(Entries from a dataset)
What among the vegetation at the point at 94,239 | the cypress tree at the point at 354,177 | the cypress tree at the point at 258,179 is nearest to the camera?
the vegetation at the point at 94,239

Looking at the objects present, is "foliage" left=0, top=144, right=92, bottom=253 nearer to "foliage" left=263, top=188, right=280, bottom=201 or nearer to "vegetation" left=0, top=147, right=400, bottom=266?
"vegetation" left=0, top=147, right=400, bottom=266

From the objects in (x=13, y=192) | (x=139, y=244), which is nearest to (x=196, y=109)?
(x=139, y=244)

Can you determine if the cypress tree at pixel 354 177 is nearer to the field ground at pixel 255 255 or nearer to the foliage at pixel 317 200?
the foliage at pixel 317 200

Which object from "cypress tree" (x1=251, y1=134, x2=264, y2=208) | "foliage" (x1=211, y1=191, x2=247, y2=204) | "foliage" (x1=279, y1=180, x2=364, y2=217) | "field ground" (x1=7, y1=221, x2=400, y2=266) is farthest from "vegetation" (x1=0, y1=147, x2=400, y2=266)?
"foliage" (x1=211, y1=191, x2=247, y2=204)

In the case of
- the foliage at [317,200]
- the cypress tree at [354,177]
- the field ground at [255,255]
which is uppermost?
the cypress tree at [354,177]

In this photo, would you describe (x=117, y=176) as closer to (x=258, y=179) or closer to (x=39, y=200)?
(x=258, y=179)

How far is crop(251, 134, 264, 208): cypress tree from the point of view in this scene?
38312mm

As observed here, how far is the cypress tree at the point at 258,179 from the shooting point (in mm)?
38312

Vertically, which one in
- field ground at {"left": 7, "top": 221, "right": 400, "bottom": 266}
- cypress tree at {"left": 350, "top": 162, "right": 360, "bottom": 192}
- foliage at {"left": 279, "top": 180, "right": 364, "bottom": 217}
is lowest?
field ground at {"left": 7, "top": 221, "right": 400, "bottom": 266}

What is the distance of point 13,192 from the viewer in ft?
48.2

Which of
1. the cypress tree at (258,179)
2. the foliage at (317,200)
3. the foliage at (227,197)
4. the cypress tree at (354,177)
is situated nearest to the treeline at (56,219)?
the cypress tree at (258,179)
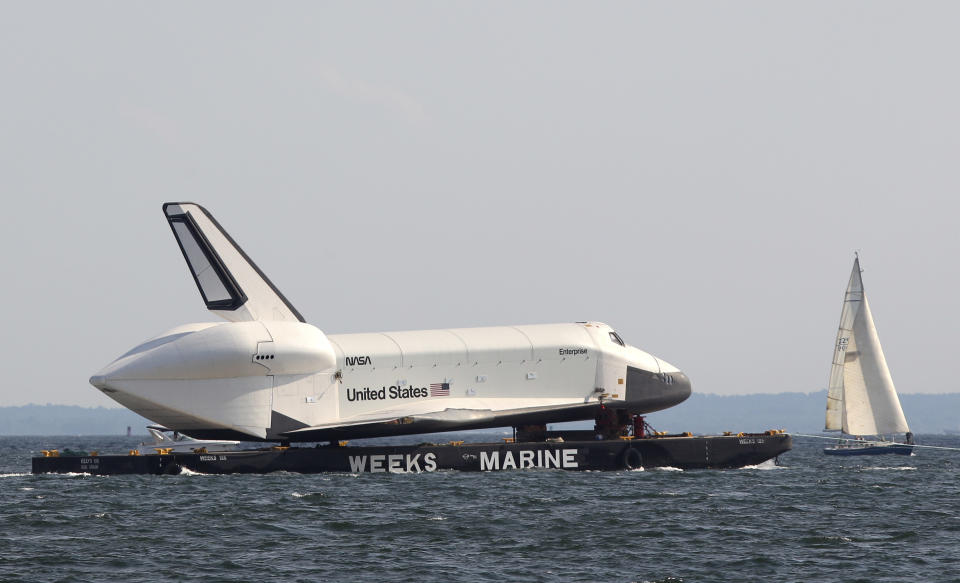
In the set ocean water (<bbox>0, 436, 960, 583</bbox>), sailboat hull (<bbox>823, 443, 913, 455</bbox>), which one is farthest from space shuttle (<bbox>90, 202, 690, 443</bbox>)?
sailboat hull (<bbox>823, 443, 913, 455</bbox>)

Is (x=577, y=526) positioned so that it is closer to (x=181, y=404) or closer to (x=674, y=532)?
(x=674, y=532)

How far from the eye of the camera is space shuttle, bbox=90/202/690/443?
4169cm

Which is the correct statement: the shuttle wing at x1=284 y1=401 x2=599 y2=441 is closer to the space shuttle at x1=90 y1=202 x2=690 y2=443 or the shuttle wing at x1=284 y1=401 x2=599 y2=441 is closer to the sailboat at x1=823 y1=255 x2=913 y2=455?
the space shuttle at x1=90 y1=202 x2=690 y2=443

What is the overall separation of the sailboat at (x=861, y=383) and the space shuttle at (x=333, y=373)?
24.6 m

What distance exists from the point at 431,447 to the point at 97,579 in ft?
72.7

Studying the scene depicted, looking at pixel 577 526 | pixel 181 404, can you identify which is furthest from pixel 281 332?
pixel 577 526

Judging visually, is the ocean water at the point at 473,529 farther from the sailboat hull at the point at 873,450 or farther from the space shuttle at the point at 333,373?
the sailboat hull at the point at 873,450

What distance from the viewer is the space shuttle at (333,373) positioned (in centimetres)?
4169

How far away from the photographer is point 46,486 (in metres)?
41.9

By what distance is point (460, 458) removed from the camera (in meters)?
44.8

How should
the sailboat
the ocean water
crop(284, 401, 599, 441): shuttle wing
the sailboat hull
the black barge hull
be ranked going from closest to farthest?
the ocean water < the black barge hull < crop(284, 401, 599, 441): shuttle wing < the sailboat < the sailboat hull

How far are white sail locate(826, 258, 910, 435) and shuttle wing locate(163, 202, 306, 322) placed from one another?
126 ft

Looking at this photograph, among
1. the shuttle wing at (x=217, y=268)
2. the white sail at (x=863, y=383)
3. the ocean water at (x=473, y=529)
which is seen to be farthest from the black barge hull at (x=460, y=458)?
the white sail at (x=863, y=383)

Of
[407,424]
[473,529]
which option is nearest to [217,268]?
[407,424]
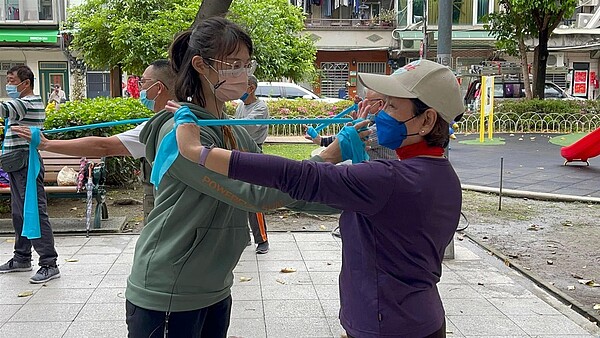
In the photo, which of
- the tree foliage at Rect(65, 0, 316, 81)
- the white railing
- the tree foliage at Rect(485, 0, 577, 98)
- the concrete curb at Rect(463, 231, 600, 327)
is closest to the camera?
the concrete curb at Rect(463, 231, 600, 327)

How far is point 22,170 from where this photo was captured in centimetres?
544

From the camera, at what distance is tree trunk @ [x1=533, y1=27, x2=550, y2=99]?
2072 cm

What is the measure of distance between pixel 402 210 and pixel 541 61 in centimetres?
2091

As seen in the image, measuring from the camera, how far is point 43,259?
17.5 feet

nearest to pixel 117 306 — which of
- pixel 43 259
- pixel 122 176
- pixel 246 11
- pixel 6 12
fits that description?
pixel 43 259

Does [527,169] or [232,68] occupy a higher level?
[232,68]

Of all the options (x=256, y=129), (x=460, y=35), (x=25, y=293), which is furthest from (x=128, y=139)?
(x=460, y=35)

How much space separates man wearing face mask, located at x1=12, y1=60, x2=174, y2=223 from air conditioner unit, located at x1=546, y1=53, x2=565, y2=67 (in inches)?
1195

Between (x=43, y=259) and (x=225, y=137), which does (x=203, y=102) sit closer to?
(x=225, y=137)

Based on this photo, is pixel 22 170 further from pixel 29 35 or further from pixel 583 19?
pixel 583 19

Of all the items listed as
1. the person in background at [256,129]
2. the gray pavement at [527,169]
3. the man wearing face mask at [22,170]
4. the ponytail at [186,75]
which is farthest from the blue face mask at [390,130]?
the gray pavement at [527,169]

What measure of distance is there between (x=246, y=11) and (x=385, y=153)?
11.9 metres

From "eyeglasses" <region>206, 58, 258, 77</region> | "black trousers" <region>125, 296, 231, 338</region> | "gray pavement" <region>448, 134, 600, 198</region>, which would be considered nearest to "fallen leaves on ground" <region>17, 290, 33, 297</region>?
"black trousers" <region>125, 296, 231, 338</region>

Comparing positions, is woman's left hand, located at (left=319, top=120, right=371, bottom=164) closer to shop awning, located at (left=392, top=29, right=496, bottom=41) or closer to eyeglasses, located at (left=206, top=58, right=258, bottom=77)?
eyeglasses, located at (left=206, top=58, right=258, bottom=77)
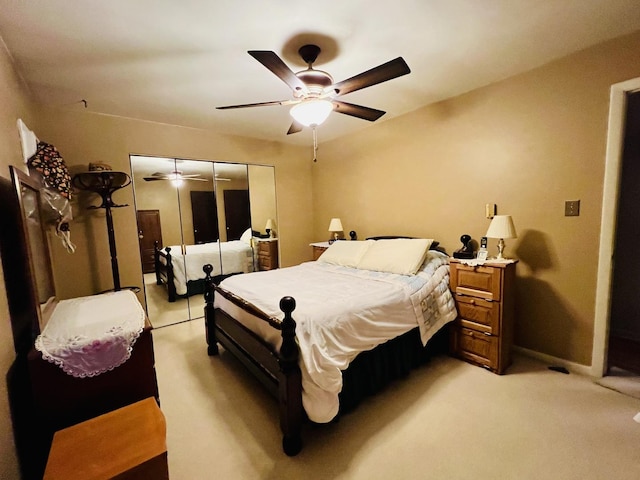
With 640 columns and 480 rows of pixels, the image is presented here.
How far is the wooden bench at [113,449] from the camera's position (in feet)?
3.52

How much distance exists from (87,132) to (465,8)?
11.8 feet

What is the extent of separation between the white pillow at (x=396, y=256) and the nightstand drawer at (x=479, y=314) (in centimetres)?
49

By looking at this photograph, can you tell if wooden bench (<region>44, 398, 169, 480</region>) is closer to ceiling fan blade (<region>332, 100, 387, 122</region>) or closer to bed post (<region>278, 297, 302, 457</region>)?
bed post (<region>278, 297, 302, 457</region>)

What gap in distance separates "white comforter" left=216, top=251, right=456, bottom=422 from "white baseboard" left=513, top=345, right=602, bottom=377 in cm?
81

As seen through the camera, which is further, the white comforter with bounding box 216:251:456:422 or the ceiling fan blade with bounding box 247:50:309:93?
the white comforter with bounding box 216:251:456:422

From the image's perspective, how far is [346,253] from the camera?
10.8 ft

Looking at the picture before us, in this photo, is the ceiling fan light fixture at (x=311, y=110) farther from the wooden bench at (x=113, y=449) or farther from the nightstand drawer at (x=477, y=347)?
the nightstand drawer at (x=477, y=347)

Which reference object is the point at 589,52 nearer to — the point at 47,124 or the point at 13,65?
the point at 13,65

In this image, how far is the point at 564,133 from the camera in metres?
2.20

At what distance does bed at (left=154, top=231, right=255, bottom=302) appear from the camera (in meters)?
3.60

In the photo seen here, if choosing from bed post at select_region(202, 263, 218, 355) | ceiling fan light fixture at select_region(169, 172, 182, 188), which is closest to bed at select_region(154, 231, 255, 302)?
ceiling fan light fixture at select_region(169, 172, 182, 188)

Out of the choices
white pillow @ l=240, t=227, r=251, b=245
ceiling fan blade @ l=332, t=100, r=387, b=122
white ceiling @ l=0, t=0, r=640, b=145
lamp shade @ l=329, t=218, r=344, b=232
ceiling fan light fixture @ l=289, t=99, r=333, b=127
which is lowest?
white pillow @ l=240, t=227, r=251, b=245

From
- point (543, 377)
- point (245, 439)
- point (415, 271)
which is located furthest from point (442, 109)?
point (245, 439)

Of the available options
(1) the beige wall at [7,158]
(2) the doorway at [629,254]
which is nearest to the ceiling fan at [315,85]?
(1) the beige wall at [7,158]
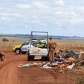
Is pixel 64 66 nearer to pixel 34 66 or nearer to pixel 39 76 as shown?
pixel 34 66

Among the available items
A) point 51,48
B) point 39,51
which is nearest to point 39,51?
point 39,51

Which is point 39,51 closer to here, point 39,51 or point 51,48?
point 39,51

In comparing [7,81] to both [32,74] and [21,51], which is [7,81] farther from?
[21,51]

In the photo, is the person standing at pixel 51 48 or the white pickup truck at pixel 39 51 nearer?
the person standing at pixel 51 48

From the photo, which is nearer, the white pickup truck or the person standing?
the person standing

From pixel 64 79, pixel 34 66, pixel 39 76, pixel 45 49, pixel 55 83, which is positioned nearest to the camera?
pixel 55 83

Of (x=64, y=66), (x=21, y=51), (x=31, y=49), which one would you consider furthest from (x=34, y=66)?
(x=21, y=51)

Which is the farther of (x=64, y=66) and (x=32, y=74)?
(x=64, y=66)

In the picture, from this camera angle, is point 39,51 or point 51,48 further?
point 39,51

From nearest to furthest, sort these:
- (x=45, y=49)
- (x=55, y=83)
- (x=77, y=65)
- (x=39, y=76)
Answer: (x=55, y=83) → (x=39, y=76) → (x=77, y=65) → (x=45, y=49)

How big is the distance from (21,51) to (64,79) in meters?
28.6

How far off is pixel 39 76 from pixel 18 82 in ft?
11.0

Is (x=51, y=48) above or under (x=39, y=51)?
above

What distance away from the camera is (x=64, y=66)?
95.9ft
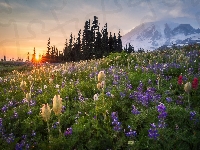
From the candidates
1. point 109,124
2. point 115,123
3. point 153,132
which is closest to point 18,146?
point 109,124

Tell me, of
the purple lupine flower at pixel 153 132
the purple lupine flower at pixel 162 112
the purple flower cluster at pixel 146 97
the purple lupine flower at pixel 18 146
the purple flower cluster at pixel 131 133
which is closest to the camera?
the purple lupine flower at pixel 153 132

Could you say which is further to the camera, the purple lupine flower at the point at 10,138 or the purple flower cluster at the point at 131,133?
the purple lupine flower at the point at 10,138

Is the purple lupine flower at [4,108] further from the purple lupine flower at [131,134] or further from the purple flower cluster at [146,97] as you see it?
the purple lupine flower at [131,134]

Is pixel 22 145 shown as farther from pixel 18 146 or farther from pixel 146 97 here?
pixel 146 97

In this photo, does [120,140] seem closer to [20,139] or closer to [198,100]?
[20,139]

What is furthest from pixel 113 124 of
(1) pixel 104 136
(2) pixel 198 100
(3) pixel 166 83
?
(3) pixel 166 83

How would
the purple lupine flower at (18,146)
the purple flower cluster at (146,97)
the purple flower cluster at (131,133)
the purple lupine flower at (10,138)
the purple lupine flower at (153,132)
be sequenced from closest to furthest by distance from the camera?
the purple lupine flower at (153,132)
the purple flower cluster at (131,133)
the purple lupine flower at (18,146)
the purple lupine flower at (10,138)
the purple flower cluster at (146,97)

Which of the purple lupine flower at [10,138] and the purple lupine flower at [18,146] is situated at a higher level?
the purple lupine flower at [10,138]

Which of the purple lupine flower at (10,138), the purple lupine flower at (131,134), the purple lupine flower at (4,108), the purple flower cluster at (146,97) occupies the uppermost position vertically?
the purple flower cluster at (146,97)

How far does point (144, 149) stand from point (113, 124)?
882mm

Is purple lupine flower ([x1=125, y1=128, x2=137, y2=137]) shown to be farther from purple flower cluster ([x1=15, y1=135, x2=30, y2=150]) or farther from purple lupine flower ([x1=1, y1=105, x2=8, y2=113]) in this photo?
purple lupine flower ([x1=1, y1=105, x2=8, y2=113])

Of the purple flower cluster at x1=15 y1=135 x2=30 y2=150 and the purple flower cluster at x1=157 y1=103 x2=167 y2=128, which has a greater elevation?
the purple flower cluster at x1=157 y1=103 x2=167 y2=128

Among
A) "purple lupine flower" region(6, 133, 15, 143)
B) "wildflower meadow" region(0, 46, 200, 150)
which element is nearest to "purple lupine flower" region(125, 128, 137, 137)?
"wildflower meadow" region(0, 46, 200, 150)

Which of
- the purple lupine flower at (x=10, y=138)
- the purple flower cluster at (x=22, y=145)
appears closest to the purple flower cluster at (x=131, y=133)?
the purple flower cluster at (x=22, y=145)
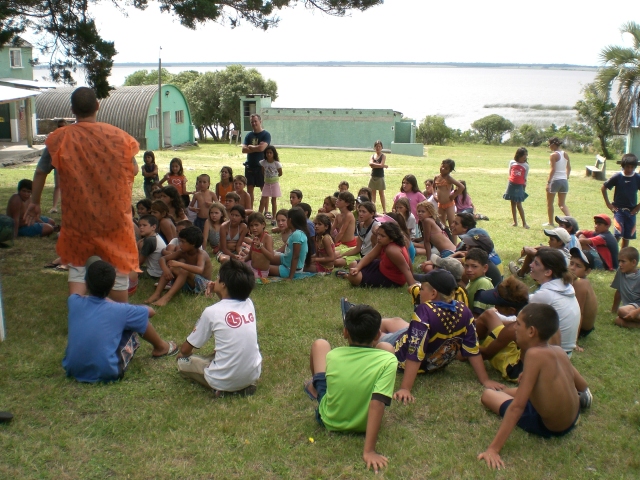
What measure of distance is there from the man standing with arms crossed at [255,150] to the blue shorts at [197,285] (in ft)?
15.7

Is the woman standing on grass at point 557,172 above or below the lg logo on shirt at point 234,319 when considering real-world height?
above

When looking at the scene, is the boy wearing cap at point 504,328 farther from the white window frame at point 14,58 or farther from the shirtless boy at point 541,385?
the white window frame at point 14,58

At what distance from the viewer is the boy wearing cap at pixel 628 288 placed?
20.4 ft

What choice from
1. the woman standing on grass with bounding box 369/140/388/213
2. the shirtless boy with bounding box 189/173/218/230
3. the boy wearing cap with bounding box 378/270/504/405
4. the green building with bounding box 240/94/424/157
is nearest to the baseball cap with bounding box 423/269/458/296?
the boy wearing cap with bounding box 378/270/504/405

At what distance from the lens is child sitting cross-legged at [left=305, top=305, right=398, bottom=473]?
12.4ft

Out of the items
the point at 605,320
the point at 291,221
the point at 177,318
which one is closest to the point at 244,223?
the point at 291,221

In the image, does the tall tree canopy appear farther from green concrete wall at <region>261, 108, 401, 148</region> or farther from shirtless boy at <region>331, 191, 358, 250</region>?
green concrete wall at <region>261, 108, 401, 148</region>

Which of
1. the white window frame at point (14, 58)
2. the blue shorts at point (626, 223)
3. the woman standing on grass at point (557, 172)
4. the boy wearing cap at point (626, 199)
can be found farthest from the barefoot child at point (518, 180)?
the white window frame at point (14, 58)

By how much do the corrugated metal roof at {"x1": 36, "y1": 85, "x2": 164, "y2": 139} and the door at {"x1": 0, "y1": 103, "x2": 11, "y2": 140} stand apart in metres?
4.41

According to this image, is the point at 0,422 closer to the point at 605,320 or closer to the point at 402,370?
the point at 402,370

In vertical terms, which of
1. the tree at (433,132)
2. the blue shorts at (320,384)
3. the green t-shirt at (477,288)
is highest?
the tree at (433,132)

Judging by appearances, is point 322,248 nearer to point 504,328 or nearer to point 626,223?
point 504,328

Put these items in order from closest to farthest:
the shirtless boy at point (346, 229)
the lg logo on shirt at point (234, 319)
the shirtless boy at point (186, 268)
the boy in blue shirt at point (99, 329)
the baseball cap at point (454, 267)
Result: 1. the lg logo on shirt at point (234, 319)
2. the boy in blue shirt at point (99, 329)
3. the baseball cap at point (454, 267)
4. the shirtless boy at point (186, 268)
5. the shirtless boy at point (346, 229)

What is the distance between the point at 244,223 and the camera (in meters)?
8.31
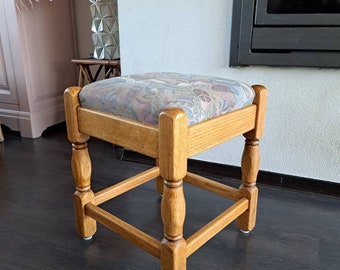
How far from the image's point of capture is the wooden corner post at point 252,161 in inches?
29.4

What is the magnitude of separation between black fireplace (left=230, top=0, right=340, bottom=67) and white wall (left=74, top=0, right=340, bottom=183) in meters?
0.04

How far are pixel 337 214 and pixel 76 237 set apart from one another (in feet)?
2.40

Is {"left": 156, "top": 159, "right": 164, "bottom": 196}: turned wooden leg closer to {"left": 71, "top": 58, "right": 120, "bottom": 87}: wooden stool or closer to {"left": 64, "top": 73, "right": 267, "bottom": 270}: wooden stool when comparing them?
{"left": 64, "top": 73, "right": 267, "bottom": 270}: wooden stool

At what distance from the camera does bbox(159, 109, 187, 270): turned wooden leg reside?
53 cm

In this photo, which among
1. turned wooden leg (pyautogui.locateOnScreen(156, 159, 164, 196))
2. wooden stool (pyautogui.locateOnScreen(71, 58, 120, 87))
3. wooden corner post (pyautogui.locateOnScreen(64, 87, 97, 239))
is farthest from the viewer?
wooden stool (pyautogui.locateOnScreen(71, 58, 120, 87))

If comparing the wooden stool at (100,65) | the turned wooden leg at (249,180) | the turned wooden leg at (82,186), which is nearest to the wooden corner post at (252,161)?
the turned wooden leg at (249,180)

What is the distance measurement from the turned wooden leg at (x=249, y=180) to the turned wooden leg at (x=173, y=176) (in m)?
0.26

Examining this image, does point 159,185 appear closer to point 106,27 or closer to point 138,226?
point 138,226

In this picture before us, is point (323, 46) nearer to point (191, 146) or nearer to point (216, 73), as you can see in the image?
point (216, 73)

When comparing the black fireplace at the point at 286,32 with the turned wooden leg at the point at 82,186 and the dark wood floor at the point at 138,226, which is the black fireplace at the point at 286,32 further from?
the turned wooden leg at the point at 82,186

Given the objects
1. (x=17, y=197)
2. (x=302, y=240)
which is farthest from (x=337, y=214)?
(x=17, y=197)

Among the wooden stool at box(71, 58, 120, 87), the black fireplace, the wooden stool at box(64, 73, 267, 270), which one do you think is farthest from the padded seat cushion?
the wooden stool at box(71, 58, 120, 87)

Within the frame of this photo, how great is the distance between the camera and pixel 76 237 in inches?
32.7

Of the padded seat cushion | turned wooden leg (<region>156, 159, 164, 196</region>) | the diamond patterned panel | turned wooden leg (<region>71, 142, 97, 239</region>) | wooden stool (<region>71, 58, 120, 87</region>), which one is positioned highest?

* [Instructions for the task]
Return, without any changes, the lines of the rows starting at the line that contains "What distance from the viewer is the space" and ending at the line that contains "the ocean water <", including both of those lines.

* [Reply to the task]
What distance from the viewer is the space shuttle at (333,373) positioned (in centimetres)?
4169

How far away from the photographer is point 46,486 (in metres)?
41.9

By what distance is point (460, 458) removed from the camera (in meters)?
44.8

How should
the sailboat
the ocean water
crop(284, 401, 599, 441): shuttle wing
the sailboat hull
the black barge hull
be ranked going from closest to farthest?
the ocean water < the black barge hull < crop(284, 401, 599, 441): shuttle wing < the sailboat < the sailboat hull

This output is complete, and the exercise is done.